鐘鵬峰 曹杰 劉振邦 梁立源 楊建榮
胰腺實性-假乳頭狀瘤(solid-pseudopapillary tumor of the pancreas,SPTP)是一種罕見的腫瘤,來源于胰腺,并具有惡性潛能的腫瘤,好發于年輕女性[1]。胰腺實性-假乳頭狀瘤是Franz于1959年首先報道[2]。目面前WHO將SPTP大多歸為交界性或具有一定惡性潛能的腫瘤[1],并于1996年命名為胰腺實性-假乳頭狀瘤;由于患者臨床表現缺乏特異性,因此術前診斷常出現誤診或診斷不明。近年來越來越多病例報道,并對這疾病的認識也逐漸深入。本文總結廣州市第一人民醫院近6年來收治的11例SPTP臨床資料,并對SPTP的診治進行分析。
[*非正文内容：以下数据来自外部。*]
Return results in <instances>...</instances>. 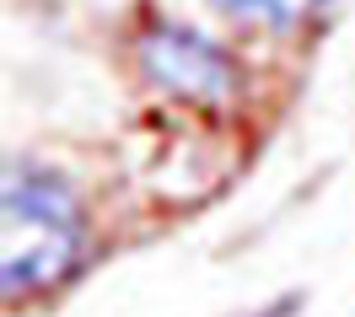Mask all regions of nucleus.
Returning a JSON list of instances; mask_svg holds the SVG:
<instances>
[{"label":"nucleus","mask_w":355,"mask_h":317,"mask_svg":"<svg viewBox=\"0 0 355 317\" xmlns=\"http://www.w3.org/2000/svg\"><path fill=\"white\" fill-rule=\"evenodd\" d=\"M87 258V221L81 204L65 183L33 167V161H11L6 172V296L22 301L49 285H60L76 274V264Z\"/></svg>","instance_id":"1"},{"label":"nucleus","mask_w":355,"mask_h":317,"mask_svg":"<svg viewBox=\"0 0 355 317\" xmlns=\"http://www.w3.org/2000/svg\"><path fill=\"white\" fill-rule=\"evenodd\" d=\"M140 70L156 87L194 102V108H226L237 97V60L226 54L210 33L189 22H151L140 38Z\"/></svg>","instance_id":"2"},{"label":"nucleus","mask_w":355,"mask_h":317,"mask_svg":"<svg viewBox=\"0 0 355 317\" xmlns=\"http://www.w3.org/2000/svg\"><path fill=\"white\" fill-rule=\"evenodd\" d=\"M221 17H237V22H264V27H280V33H291V27L312 22L329 0H210Z\"/></svg>","instance_id":"3"}]
</instances>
1.1 一般資料 病例來自于廣州市第一人民醫院2004年8月至2010年5月術后病理確診為胰腺實性-假乳頭狀瘤的患者資料,患者全部為女性,平均年齡26.7歲(14~37歲),其中4例年齡<20歲。腫瘤位于胰頭1例,胰體為2例,8例位于胰尾部。
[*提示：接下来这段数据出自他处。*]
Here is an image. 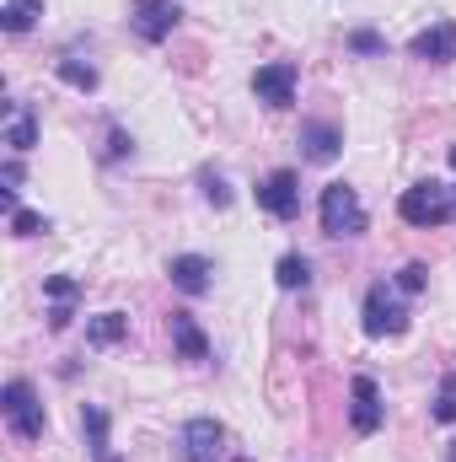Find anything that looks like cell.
<instances>
[{
  "instance_id": "obj_24",
  "label": "cell",
  "mask_w": 456,
  "mask_h": 462,
  "mask_svg": "<svg viewBox=\"0 0 456 462\" xmlns=\"http://www.w3.org/2000/svg\"><path fill=\"white\" fill-rule=\"evenodd\" d=\"M11 231H16V236H43V231H49V216H38V210H16V216H11Z\"/></svg>"
},
{
  "instance_id": "obj_12",
  "label": "cell",
  "mask_w": 456,
  "mask_h": 462,
  "mask_svg": "<svg viewBox=\"0 0 456 462\" xmlns=\"http://www.w3.org/2000/svg\"><path fill=\"white\" fill-rule=\"evenodd\" d=\"M167 280H172L183 296H205V291L215 285V263H210L205 253H178V258L167 263Z\"/></svg>"
},
{
  "instance_id": "obj_6",
  "label": "cell",
  "mask_w": 456,
  "mask_h": 462,
  "mask_svg": "<svg viewBox=\"0 0 456 462\" xmlns=\"http://www.w3.org/2000/svg\"><path fill=\"white\" fill-rule=\"evenodd\" d=\"M178 22H183L178 0H129V27L140 43H167L178 32Z\"/></svg>"
},
{
  "instance_id": "obj_15",
  "label": "cell",
  "mask_w": 456,
  "mask_h": 462,
  "mask_svg": "<svg viewBox=\"0 0 456 462\" xmlns=\"http://www.w3.org/2000/svg\"><path fill=\"white\" fill-rule=\"evenodd\" d=\"M123 334H129V318H123V312H97V318L87 323V345H92V349L118 345Z\"/></svg>"
},
{
  "instance_id": "obj_13",
  "label": "cell",
  "mask_w": 456,
  "mask_h": 462,
  "mask_svg": "<svg viewBox=\"0 0 456 462\" xmlns=\"http://www.w3.org/2000/svg\"><path fill=\"white\" fill-rule=\"evenodd\" d=\"M167 328H172V349H178V360H210V339H205V328L188 318V312H172L167 318Z\"/></svg>"
},
{
  "instance_id": "obj_16",
  "label": "cell",
  "mask_w": 456,
  "mask_h": 462,
  "mask_svg": "<svg viewBox=\"0 0 456 462\" xmlns=\"http://www.w3.org/2000/svg\"><path fill=\"white\" fill-rule=\"evenodd\" d=\"M38 16H43V0H5V5H0V27H5L11 38H22Z\"/></svg>"
},
{
  "instance_id": "obj_4",
  "label": "cell",
  "mask_w": 456,
  "mask_h": 462,
  "mask_svg": "<svg viewBox=\"0 0 456 462\" xmlns=\"http://www.w3.org/2000/svg\"><path fill=\"white\" fill-rule=\"evenodd\" d=\"M317 221H323L328 236H360L365 231V205L349 183H328L323 199H317Z\"/></svg>"
},
{
  "instance_id": "obj_22",
  "label": "cell",
  "mask_w": 456,
  "mask_h": 462,
  "mask_svg": "<svg viewBox=\"0 0 456 462\" xmlns=\"http://www.w3.org/2000/svg\"><path fill=\"white\" fill-rule=\"evenodd\" d=\"M424 285H430V263H403V269H397V291H403V296H419Z\"/></svg>"
},
{
  "instance_id": "obj_28",
  "label": "cell",
  "mask_w": 456,
  "mask_h": 462,
  "mask_svg": "<svg viewBox=\"0 0 456 462\" xmlns=\"http://www.w3.org/2000/svg\"><path fill=\"white\" fill-rule=\"evenodd\" d=\"M97 462H123V457H118V452H103V457H97Z\"/></svg>"
},
{
  "instance_id": "obj_29",
  "label": "cell",
  "mask_w": 456,
  "mask_h": 462,
  "mask_svg": "<svg viewBox=\"0 0 456 462\" xmlns=\"http://www.w3.org/2000/svg\"><path fill=\"white\" fill-rule=\"evenodd\" d=\"M446 462H456V441H451V447H446Z\"/></svg>"
},
{
  "instance_id": "obj_14",
  "label": "cell",
  "mask_w": 456,
  "mask_h": 462,
  "mask_svg": "<svg viewBox=\"0 0 456 462\" xmlns=\"http://www.w3.org/2000/svg\"><path fill=\"white\" fill-rule=\"evenodd\" d=\"M5 145H11L16 156L38 145V114H32L27 103H5Z\"/></svg>"
},
{
  "instance_id": "obj_10",
  "label": "cell",
  "mask_w": 456,
  "mask_h": 462,
  "mask_svg": "<svg viewBox=\"0 0 456 462\" xmlns=\"http://www.w3.org/2000/svg\"><path fill=\"white\" fill-rule=\"evenodd\" d=\"M226 457V425L199 414L183 425V462H221Z\"/></svg>"
},
{
  "instance_id": "obj_5",
  "label": "cell",
  "mask_w": 456,
  "mask_h": 462,
  "mask_svg": "<svg viewBox=\"0 0 456 462\" xmlns=\"http://www.w3.org/2000/svg\"><path fill=\"white\" fill-rule=\"evenodd\" d=\"M296 87H301V65L296 60H269L252 70V97L263 108H290L296 103Z\"/></svg>"
},
{
  "instance_id": "obj_11",
  "label": "cell",
  "mask_w": 456,
  "mask_h": 462,
  "mask_svg": "<svg viewBox=\"0 0 456 462\" xmlns=\"http://www.w3.org/2000/svg\"><path fill=\"white\" fill-rule=\"evenodd\" d=\"M408 54L414 60H424V65H451L456 60V22H430L424 32H414V43H408Z\"/></svg>"
},
{
  "instance_id": "obj_18",
  "label": "cell",
  "mask_w": 456,
  "mask_h": 462,
  "mask_svg": "<svg viewBox=\"0 0 456 462\" xmlns=\"http://www.w3.org/2000/svg\"><path fill=\"white\" fill-rule=\"evenodd\" d=\"M54 76H59L65 87H76V92H97V81H103V76H97V65H87V60H59V65H54Z\"/></svg>"
},
{
  "instance_id": "obj_8",
  "label": "cell",
  "mask_w": 456,
  "mask_h": 462,
  "mask_svg": "<svg viewBox=\"0 0 456 462\" xmlns=\"http://www.w3.org/2000/svg\"><path fill=\"white\" fill-rule=\"evenodd\" d=\"M349 425H354V436H376L387 425V403H381L376 376H354L349 382Z\"/></svg>"
},
{
  "instance_id": "obj_9",
  "label": "cell",
  "mask_w": 456,
  "mask_h": 462,
  "mask_svg": "<svg viewBox=\"0 0 456 462\" xmlns=\"http://www.w3.org/2000/svg\"><path fill=\"white\" fill-rule=\"evenodd\" d=\"M296 145H301V162H312V167H333L339 151H343V129L339 124H328V118H306L301 134H296Z\"/></svg>"
},
{
  "instance_id": "obj_17",
  "label": "cell",
  "mask_w": 456,
  "mask_h": 462,
  "mask_svg": "<svg viewBox=\"0 0 456 462\" xmlns=\"http://www.w3.org/2000/svg\"><path fill=\"white\" fill-rule=\"evenodd\" d=\"M274 285H279V291H306V285H312V263H306L301 253H285V258L274 263Z\"/></svg>"
},
{
  "instance_id": "obj_3",
  "label": "cell",
  "mask_w": 456,
  "mask_h": 462,
  "mask_svg": "<svg viewBox=\"0 0 456 462\" xmlns=\"http://www.w3.org/2000/svg\"><path fill=\"white\" fill-rule=\"evenodd\" d=\"M360 328H365V339H397V334H408V307H403V296H397V285H370L365 291V307H360Z\"/></svg>"
},
{
  "instance_id": "obj_27",
  "label": "cell",
  "mask_w": 456,
  "mask_h": 462,
  "mask_svg": "<svg viewBox=\"0 0 456 462\" xmlns=\"http://www.w3.org/2000/svg\"><path fill=\"white\" fill-rule=\"evenodd\" d=\"M0 183H5L0 194H16V189H22V162H16V156H11V162L0 167Z\"/></svg>"
},
{
  "instance_id": "obj_7",
  "label": "cell",
  "mask_w": 456,
  "mask_h": 462,
  "mask_svg": "<svg viewBox=\"0 0 456 462\" xmlns=\"http://www.w3.org/2000/svg\"><path fill=\"white\" fill-rule=\"evenodd\" d=\"M258 210H269L274 221H296L301 216V172L279 167L258 183Z\"/></svg>"
},
{
  "instance_id": "obj_1",
  "label": "cell",
  "mask_w": 456,
  "mask_h": 462,
  "mask_svg": "<svg viewBox=\"0 0 456 462\" xmlns=\"http://www.w3.org/2000/svg\"><path fill=\"white\" fill-rule=\"evenodd\" d=\"M397 216H403L408 226H419V231L451 226V221H456V183H435V178H424V183L403 189Z\"/></svg>"
},
{
  "instance_id": "obj_19",
  "label": "cell",
  "mask_w": 456,
  "mask_h": 462,
  "mask_svg": "<svg viewBox=\"0 0 456 462\" xmlns=\"http://www.w3.org/2000/svg\"><path fill=\"white\" fill-rule=\"evenodd\" d=\"M81 430H87L92 457H103V452H108V414H103L97 403H87V409H81Z\"/></svg>"
},
{
  "instance_id": "obj_26",
  "label": "cell",
  "mask_w": 456,
  "mask_h": 462,
  "mask_svg": "<svg viewBox=\"0 0 456 462\" xmlns=\"http://www.w3.org/2000/svg\"><path fill=\"white\" fill-rule=\"evenodd\" d=\"M129 151H134V140H129V134L114 124V129H108V151H103V162H123Z\"/></svg>"
},
{
  "instance_id": "obj_2",
  "label": "cell",
  "mask_w": 456,
  "mask_h": 462,
  "mask_svg": "<svg viewBox=\"0 0 456 462\" xmlns=\"http://www.w3.org/2000/svg\"><path fill=\"white\" fill-rule=\"evenodd\" d=\"M0 414H5V425H11V436L16 441H43V425H49V414H43V403H38V393H32V382H22V376H11L5 387H0Z\"/></svg>"
},
{
  "instance_id": "obj_30",
  "label": "cell",
  "mask_w": 456,
  "mask_h": 462,
  "mask_svg": "<svg viewBox=\"0 0 456 462\" xmlns=\"http://www.w3.org/2000/svg\"><path fill=\"white\" fill-rule=\"evenodd\" d=\"M451 167H456V145H451Z\"/></svg>"
},
{
  "instance_id": "obj_21",
  "label": "cell",
  "mask_w": 456,
  "mask_h": 462,
  "mask_svg": "<svg viewBox=\"0 0 456 462\" xmlns=\"http://www.w3.org/2000/svg\"><path fill=\"white\" fill-rule=\"evenodd\" d=\"M430 420L456 425V376H446V382H441V393H435V403H430Z\"/></svg>"
},
{
  "instance_id": "obj_25",
  "label": "cell",
  "mask_w": 456,
  "mask_h": 462,
  "mask_svg": "<svg viewBox=\"0 0 456 462\" xmlns=\"http://www.w3.org/2000/svg\"><path fill=\"white\" fill-rule=\"evenodd\" d=\"M199 189H205V199H210L215 210H226V205H231V189H226V178H215V172H199Z\"/></svg>"
},
{
  "instance_id": "obj_20",
  "label": "cell",
  "mask_w": 456,
  "mask_h": 462,
  "mask_svg": "<svg viewBox=\"0 0 456 462\" xmlns=\"http://www.w3.org/2000/svg\"><path fill=\"white\" fill-rule=\"evenodd\" d=\"M43 296H49L54 307H76V296H81V280H70V274H49V280H43Z\"/></svg>"
},
{
  "instance_id": "obj_23",
  "label": "cell",
  "mask_w": 456,
  "mask_h": 462,
  "mask_svg": "<svg viewBox=\"0 0 456 462\" xmlns=\"http://www.w3.org/2000/svg\"><path fill=\"white\" fill-rule=\"evenodd\" d=\"M349 49L370 60V54H387V38H381V32H370V27H354V32H349Z\"/></svg>"
}]
</instances>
1.2 臨床表現 所有患者具有臨床癥狀或體征而就診;臨床表現主要有一下表現:腹部包塊、腹部隱痛、惡心、腹脹等,但無黃疸、發熱等不適;其中6例(54.54%)出現明顯腹部隱痛、惡心、腹脹等癥狀;余下7例表現為腹部包塊(其中2例臨床癥狀明顯)。11例患者均無膽石癥、胰腺炎、內分泌性疾病、腹部外傷及手術史等。
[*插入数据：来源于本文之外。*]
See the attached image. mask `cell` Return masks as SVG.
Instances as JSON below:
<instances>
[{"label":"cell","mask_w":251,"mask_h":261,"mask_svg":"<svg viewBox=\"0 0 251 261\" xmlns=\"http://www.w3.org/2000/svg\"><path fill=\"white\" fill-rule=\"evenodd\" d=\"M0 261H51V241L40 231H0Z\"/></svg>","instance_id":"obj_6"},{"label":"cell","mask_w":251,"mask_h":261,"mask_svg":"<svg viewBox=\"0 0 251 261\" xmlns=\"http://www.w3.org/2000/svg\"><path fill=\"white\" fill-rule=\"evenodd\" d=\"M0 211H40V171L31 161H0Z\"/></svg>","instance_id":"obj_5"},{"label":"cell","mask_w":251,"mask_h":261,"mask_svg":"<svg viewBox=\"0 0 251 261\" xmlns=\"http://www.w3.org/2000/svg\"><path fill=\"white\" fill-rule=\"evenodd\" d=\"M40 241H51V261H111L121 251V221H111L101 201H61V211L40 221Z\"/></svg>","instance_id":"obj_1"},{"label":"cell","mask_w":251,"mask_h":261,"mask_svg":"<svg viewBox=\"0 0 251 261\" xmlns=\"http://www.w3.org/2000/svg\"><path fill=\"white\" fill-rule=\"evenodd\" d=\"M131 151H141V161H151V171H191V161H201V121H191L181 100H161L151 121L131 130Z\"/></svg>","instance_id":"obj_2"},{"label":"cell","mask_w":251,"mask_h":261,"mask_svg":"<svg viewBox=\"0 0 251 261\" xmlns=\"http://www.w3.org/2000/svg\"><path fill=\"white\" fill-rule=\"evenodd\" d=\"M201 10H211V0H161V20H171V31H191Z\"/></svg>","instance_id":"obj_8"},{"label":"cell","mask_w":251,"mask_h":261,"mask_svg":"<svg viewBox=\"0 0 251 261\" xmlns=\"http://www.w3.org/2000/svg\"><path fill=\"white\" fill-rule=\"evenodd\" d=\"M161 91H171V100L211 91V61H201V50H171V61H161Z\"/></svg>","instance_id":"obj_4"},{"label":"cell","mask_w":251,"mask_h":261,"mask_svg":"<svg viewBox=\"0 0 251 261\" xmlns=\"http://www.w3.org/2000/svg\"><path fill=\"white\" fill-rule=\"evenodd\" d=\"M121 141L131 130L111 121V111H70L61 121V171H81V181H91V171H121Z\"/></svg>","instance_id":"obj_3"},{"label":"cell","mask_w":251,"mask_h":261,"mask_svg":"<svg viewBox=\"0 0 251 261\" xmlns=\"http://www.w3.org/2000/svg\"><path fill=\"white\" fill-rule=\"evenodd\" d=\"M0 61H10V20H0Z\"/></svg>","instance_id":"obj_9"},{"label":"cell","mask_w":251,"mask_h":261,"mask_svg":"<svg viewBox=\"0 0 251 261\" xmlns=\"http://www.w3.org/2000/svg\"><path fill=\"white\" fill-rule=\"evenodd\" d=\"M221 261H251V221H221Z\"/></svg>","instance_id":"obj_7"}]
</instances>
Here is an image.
1.3 輔助檢查 所有患者入院后查血糖、血電解質、三大常規、肝腎功能、血氣分析等基本在正常范圍內,1例患者血鈣1.9 mmol/L,該患者肌肉抽搐等無低血鈣表現,8例患者術前血清 CEA、AFP、CA199、CA125、CA724 等腫瘤標記物檢查位于正常值范圍內,其中1例CEA為6.12ng/ml(正常為0~5ng/ml),而2例CA199稍高,分別為51.23U/ml和56.00 U/ml(正常值:0~40 U/ml)。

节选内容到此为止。